Assignment 1
Please return, word for word, the part of the malaria test kit article that opens with the words containing "Keywords: Malaria, Rapid" and closes with "poorly monitored [1].".
Assignment 2
In how many countries does the malaria test kit article say malaria is still endemic?

Passage for review
=== Section Start ===

Int J Curr Pharm Res, Vol 7, Issue 4, 9-10Review Article


RELEVANCE OF RAPID IMMUNODIAGNOSTIC TEST KITS IN MALARIA DIAGNOSIS

SAHEED A. AYOOLA1*, SEGUN S. ADEWUMI1, JULIUS O. OYEDELE1, ADAMU B. SAIDU1, KHAFAYAT O. MUSTAPHA1, OLUWAKEMI B. ADETORO1, RAM P. TIWARI2

1Bioresourses Development Centre, National Biotechnology Development Agency (NABDA), Ogbomosho, Oyo State, Nigeria, 2Department of Biotechnology, Immunodiagnostic division, Van Guard Diagnostics Pvt. Ltd., Delhi-110019, India.
Email: profsaheed4u@yahoo.com

Received: 26 Jul 2015, Revised and Accepted: 15 Sep 2015

ABSTRACT

Over the past few decades, rapid immunodiagnostic test kits (RIDTK) have been used to compliment microscopy in parasitemia detection. In order to reduce malaria mortality in Sub-Saharan Africa where malaria is endemic, the most important characteristics required for a diagnostic method are high sensitivity for detecting Plasmodium falciparum and rapid availability of test results. However, in environments where malaria incidence is low, high specificity and high sensitivity for detection of non-P. falciparum species is very important; a repeat testing paradigm is also highly necessary. The requirements of a malaria rapid immunodiagnostic test differ with respect to regional malaria epidemiology and the goals of a malaria control program. Prompt and accurate diagnosis is very important for proper management and prevention of malaria and also to prevent morbidity, mortality and indiscriminate use of anti malaria agents. There has been a great progress in the development of many rapid and specific immunodiagnostic tests for diagnosing patients suffering from malaria. In this regard, the development is done with respect to the antigen(s) the antibodies are meant to detect. The three categories of rapid immunodiagnostic test kits that have so far been developed comprise Histidine-Rich Protein 2 (HRP-2), Parasite specific plasmodium lactate dehydrogenase (pLDH) and aldolase. Despite the fact that microscopy is still used as the reference test for malaria detection and having the ability to detect lower parasite densities, there abound a lot of shortcomings with it. However, the advent and development of rapid immunodiagnostic test kits has brought lasting solutions to some of these problems In order to reduce morbidity, mortality and transmission of malaria, prompt diagnosis and adequate treatment is highly essential and these can be achieved if an only when malaria rapid immunodiagnostic tests are used.

Keywords: Malaria, Rapid immunodiagnostic test kits (RIDTK), Sensitivity, Specificity, Microscopy.

INTRODUCTION

In 2006, The World Health Organizations (WHO) estimated that about 3.3 billion people were at risk of contacting malaria. Out of these, 247 million people developed clinical malaria; majority of them are in Africa. Also, about 1million which mostly comprise of African children are dying from malaria. Despite the fact that this disease is still endemic in 109 countries and parasite-based diagnosis is increasing, many cases of malaria are not well diagnosed and therefore poorly monitored [1].

Prompt and accurate diagnosis is very important for proper management of malaria [2]. Accurate diagnosis is also very important in order to prevent morbidity and mortality; avoiding indiscriminate use of anti malaria agents [3]. There has been a great progress in the development of many rapid and specific immunodiagnostics tests for diagnosing patients suffering from malaria [4-6].

=== Section End ===

Dataset content
=== Section Start ===

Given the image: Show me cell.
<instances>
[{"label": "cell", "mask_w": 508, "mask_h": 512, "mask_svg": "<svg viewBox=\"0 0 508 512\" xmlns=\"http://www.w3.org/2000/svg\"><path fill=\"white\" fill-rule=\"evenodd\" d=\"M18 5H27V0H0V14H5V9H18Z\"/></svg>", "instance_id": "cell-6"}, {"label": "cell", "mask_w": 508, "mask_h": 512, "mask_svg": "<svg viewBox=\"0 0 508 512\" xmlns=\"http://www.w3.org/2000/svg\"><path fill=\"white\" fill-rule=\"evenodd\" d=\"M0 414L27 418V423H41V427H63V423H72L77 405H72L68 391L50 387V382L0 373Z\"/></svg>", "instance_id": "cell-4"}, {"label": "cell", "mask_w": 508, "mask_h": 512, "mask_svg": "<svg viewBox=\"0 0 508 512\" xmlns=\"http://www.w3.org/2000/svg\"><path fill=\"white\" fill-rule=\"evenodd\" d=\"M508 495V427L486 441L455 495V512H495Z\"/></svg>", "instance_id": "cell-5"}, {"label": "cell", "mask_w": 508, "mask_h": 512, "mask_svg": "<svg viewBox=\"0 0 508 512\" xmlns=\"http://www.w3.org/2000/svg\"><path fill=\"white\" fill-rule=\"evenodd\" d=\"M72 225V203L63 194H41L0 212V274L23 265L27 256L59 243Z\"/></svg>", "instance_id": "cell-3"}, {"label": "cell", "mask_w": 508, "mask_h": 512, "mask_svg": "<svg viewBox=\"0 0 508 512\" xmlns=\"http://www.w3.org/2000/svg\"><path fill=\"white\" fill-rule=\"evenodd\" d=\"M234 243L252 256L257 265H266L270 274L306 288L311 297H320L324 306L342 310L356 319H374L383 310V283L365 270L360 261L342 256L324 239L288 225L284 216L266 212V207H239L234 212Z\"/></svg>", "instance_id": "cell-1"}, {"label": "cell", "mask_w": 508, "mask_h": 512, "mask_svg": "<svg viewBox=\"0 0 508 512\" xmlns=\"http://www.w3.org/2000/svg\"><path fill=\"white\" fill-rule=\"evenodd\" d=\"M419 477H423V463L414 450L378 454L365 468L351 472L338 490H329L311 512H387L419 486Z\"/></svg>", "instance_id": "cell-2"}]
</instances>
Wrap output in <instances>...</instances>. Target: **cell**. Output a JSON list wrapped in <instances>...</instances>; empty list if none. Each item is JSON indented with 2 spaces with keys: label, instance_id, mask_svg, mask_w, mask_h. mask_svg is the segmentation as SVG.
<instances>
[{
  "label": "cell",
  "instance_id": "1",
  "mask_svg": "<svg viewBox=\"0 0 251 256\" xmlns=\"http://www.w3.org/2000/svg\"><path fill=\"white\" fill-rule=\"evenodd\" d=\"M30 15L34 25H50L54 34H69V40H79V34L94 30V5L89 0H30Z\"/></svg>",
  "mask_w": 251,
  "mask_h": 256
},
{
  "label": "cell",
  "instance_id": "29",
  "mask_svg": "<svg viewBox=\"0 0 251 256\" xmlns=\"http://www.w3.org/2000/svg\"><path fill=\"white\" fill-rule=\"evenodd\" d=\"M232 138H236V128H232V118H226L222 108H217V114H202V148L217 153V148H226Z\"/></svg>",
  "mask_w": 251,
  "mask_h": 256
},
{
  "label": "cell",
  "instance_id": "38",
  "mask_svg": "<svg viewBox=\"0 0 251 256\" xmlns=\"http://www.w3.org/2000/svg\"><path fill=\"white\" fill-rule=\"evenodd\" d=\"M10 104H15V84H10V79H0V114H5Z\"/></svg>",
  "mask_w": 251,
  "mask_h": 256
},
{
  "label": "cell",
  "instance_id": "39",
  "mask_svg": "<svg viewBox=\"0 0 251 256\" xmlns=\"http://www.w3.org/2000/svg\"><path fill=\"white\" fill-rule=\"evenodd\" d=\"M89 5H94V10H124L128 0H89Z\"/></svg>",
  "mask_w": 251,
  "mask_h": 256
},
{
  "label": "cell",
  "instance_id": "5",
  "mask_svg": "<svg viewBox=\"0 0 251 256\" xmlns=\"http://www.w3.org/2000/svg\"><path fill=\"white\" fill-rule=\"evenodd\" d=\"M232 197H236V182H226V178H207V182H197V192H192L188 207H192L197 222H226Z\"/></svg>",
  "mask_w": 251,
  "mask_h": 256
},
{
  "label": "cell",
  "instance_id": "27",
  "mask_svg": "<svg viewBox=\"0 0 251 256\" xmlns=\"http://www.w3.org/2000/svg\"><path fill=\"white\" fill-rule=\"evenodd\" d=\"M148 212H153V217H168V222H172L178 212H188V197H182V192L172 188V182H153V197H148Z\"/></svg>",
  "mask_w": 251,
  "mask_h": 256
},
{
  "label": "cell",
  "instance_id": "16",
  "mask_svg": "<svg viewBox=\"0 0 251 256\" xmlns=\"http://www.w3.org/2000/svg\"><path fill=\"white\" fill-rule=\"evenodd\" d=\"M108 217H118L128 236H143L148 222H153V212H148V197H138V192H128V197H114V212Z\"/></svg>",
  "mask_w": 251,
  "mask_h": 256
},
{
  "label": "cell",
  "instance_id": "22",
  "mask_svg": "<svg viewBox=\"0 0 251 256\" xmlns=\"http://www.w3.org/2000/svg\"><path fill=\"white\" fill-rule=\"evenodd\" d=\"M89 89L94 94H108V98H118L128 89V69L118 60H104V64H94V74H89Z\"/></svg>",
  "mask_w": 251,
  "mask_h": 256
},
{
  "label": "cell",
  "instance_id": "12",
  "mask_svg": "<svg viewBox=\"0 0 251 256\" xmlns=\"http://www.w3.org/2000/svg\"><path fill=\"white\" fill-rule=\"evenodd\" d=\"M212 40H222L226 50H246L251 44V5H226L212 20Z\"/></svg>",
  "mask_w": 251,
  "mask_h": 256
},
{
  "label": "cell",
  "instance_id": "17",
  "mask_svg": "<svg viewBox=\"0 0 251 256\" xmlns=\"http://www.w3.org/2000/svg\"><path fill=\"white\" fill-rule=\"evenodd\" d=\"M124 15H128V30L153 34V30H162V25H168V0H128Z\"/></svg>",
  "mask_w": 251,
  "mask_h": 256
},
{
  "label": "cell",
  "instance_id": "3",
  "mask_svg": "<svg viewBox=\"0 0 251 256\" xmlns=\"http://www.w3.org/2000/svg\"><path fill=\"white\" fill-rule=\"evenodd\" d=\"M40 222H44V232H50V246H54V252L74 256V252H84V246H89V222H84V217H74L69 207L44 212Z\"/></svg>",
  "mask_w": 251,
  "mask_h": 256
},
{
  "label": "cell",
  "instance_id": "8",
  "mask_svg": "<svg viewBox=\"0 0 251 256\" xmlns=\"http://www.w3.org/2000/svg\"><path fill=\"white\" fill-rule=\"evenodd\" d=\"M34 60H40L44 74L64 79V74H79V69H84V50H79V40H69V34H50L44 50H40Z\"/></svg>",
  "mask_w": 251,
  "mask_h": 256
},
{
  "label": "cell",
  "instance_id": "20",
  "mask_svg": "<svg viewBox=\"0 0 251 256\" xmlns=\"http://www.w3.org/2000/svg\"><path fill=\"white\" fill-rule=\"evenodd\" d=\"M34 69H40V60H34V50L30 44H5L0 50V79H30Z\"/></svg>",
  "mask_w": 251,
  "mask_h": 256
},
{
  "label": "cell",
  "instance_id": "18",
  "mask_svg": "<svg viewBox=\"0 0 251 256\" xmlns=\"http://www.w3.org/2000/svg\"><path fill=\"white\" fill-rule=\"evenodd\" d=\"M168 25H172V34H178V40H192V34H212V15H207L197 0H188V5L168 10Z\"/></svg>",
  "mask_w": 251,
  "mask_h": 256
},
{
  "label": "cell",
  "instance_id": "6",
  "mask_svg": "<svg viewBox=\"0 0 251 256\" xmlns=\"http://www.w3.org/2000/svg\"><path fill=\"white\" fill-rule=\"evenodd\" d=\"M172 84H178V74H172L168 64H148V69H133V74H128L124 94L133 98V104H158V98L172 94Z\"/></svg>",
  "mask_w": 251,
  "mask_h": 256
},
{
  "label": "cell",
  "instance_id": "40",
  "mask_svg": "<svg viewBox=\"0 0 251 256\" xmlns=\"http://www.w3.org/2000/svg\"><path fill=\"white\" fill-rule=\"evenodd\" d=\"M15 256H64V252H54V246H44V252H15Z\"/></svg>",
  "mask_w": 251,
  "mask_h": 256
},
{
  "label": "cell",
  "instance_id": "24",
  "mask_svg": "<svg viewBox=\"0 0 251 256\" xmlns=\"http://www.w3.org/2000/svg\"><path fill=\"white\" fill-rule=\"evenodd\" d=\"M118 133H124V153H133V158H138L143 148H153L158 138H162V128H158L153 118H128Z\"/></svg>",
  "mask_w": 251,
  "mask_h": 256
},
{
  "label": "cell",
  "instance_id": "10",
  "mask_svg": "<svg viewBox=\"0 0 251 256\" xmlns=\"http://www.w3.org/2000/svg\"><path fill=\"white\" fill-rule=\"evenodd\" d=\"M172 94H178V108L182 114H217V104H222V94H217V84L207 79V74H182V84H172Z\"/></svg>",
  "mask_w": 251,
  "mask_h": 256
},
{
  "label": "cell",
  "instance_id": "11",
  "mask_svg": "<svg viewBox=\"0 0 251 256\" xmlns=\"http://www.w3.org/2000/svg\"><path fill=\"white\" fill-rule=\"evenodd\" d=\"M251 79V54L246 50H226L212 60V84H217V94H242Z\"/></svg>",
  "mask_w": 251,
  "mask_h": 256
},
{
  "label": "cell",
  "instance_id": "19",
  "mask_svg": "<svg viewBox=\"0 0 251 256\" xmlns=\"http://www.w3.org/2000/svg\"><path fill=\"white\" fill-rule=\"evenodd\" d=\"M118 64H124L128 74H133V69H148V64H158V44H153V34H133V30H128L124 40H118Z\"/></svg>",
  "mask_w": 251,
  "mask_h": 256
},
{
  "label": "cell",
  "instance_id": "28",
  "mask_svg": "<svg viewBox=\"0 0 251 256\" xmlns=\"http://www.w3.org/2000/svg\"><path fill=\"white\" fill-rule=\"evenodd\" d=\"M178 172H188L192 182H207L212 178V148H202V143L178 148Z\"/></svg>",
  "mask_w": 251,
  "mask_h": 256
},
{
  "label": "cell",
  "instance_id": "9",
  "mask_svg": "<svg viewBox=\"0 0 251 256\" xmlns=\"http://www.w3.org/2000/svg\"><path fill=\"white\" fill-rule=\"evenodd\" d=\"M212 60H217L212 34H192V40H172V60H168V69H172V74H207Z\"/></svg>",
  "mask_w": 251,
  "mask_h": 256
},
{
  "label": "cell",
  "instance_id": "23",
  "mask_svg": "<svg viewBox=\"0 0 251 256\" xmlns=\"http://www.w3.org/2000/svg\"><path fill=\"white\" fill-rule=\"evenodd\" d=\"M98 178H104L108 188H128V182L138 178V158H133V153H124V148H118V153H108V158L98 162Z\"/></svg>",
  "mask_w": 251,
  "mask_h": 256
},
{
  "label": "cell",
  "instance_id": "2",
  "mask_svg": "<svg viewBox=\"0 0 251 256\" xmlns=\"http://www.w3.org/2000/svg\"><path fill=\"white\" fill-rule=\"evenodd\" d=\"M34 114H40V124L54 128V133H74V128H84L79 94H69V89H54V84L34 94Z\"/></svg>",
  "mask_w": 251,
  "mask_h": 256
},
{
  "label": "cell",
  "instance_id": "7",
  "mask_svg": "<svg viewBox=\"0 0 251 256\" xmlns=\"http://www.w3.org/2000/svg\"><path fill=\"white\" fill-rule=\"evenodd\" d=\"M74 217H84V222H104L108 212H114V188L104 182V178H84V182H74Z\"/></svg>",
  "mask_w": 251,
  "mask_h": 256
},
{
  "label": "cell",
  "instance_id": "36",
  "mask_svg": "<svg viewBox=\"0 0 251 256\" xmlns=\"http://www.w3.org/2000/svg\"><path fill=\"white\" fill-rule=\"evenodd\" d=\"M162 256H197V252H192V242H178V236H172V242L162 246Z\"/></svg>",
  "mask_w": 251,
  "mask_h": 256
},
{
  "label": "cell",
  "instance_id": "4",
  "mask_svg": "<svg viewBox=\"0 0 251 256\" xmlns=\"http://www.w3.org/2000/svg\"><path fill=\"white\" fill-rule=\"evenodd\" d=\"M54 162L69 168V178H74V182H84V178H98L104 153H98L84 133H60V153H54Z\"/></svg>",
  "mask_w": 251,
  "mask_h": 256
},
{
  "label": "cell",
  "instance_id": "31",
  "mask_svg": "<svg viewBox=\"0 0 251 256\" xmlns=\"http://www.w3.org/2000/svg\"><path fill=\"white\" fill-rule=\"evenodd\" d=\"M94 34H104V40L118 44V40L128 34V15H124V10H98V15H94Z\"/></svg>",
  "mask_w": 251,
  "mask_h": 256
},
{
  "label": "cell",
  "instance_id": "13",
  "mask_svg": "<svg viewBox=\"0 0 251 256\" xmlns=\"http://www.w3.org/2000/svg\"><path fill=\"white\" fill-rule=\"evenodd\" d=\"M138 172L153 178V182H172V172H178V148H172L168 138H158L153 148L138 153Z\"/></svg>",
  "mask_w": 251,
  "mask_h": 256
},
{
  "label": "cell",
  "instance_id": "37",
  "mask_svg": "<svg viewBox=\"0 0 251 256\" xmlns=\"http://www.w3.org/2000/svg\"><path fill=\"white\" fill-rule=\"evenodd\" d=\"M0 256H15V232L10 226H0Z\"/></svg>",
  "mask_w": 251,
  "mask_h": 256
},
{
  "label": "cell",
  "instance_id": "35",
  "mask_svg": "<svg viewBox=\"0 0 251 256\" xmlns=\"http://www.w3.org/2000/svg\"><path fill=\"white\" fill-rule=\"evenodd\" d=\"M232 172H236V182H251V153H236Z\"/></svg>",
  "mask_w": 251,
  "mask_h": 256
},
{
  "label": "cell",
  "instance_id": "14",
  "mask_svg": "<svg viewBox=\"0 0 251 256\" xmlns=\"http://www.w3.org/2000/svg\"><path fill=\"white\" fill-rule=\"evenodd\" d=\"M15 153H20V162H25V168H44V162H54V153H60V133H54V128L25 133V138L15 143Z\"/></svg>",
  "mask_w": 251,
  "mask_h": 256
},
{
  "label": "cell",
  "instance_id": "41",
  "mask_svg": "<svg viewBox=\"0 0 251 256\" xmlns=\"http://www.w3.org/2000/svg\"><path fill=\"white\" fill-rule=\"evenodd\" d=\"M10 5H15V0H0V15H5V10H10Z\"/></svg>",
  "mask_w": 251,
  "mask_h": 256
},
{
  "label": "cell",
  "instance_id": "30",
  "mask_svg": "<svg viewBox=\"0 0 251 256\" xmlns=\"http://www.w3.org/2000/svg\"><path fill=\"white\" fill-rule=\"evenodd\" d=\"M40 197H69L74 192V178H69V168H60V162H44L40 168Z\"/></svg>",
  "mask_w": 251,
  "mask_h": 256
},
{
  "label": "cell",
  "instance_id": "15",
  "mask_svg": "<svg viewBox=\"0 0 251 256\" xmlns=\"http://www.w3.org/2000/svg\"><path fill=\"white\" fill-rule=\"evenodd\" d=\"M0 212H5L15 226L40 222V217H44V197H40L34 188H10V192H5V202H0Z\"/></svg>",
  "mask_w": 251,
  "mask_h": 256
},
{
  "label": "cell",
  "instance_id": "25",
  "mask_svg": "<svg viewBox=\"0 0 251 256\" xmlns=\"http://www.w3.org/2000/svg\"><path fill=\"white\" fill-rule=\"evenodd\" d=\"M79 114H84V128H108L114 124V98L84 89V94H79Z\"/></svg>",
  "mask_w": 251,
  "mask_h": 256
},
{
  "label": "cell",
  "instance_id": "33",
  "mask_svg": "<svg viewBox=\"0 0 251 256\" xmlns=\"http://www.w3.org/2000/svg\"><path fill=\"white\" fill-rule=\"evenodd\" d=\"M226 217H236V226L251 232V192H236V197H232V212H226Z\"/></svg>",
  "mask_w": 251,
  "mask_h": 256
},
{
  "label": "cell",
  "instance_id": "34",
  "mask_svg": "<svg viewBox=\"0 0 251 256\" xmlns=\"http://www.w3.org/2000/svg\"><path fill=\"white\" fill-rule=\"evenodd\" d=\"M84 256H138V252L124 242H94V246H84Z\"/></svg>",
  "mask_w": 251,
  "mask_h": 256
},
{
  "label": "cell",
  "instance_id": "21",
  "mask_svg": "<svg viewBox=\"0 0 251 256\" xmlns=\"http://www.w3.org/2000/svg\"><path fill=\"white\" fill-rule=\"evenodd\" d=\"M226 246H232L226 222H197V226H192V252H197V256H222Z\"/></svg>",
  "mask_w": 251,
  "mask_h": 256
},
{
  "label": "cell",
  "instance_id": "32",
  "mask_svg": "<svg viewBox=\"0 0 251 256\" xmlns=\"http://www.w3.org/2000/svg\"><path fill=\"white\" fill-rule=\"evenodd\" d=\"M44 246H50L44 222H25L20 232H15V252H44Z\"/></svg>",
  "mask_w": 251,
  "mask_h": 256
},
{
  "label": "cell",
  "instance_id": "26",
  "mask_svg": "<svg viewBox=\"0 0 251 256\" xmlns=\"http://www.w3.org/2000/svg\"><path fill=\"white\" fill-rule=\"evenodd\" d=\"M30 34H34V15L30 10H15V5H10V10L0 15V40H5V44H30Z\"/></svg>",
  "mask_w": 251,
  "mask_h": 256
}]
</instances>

=== Section End ===

Task response 1
Keywords: Malaria, Rapid immunodiagnostic test kits (RIDTK), Sensitivity, Specificity, Microscopy.

INTRODUCTION

In 2006, The World Health Organizations (WHO) estimated that about 3.3 billion people were at risk of contacting malaria. Out of these, 247 million people developed clinical malaria; majority of them are in Africa. Also, about 1million which mostly comprise of African children are dying from malaria. Despite the fact that this disease is still endemic in 109 countries and parasite-based diagnosis is increasing, many cases of malaria are not well diagnosed and therefore poorly monitored [1].

Task response 2
109 countries